The Hybrid's a Fusion calling card, but so is perky handling. Its electric power steering is one of its better attributes, but so is its well-tuned ride, which doesn't have much body roll for a family sedan. It's not too stiff, even with big wheels and tires and tauter suspension on Sport models, and even with all-wheel drive, the Fusion just feels more agile than most four-doors in the segment.
By the numbers, the Fusion doesn't have the biggest interior of its kind, but it's arranged very well, to make the best use of the space. The driving position is lower than you'll find in a Hyundai Sonata, for example, but leg room and head room is still ample, and the Fusion has telescoping steering and well-contoured seats. The center console spreads into knee room a bit. The rear doors swing open wide for easy access; there's less knee and head room than in larger sedans like the Accord, and still the Fusion isn't cramped unless you try to jam in a third adult across the back row. The 16-cubic-foot trunk is big and the opening is wide, too; Hybrids store their batteries back there, so volume is down and the rear seats don't fold flat like they do on other models.

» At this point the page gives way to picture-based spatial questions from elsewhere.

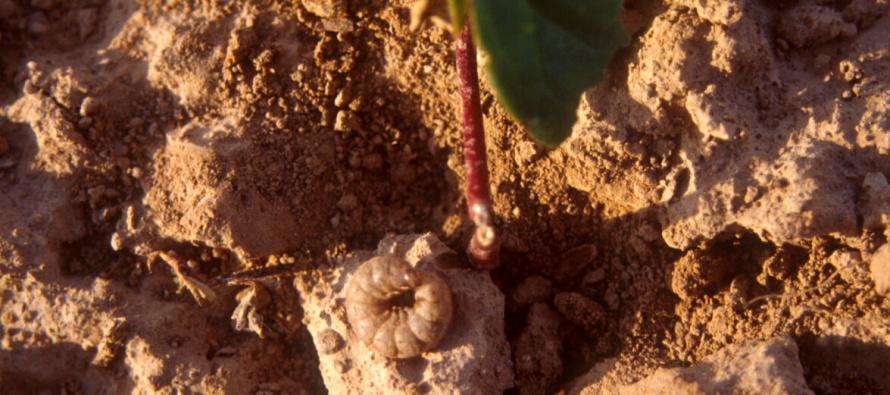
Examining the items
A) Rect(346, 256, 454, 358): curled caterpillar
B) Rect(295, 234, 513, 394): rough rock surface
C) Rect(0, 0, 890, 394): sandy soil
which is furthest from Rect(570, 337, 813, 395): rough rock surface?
Rect(346, 256, 454, 358): curled caterpillar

The 2012 Fusion isn't the high achiever in this class for safety, but it performs pretty well. The IIHS gives it a Top Safety Pick honor, with top scores in all tests, but its federal NCAP scores include a three-star rating for frontal impact. Curtain airbags and stability control are standard, and the Fusion offers a blind-spot monitor system, Bluetooth, and a rearview camera as options.
All models have standard climate control; power windows, locks and mirrors; a tilt/telescoping wheel; an AM/FM/CD player with an auxiliary audio jack; and split-folding rear seats. SEL and Hybrid models get standard leather upholstery; Bluetooth; SYNC; and 17-inch wheels. Options include HD Radio; Sony audio; a sunroof; real-time traffic information; and a navigation system.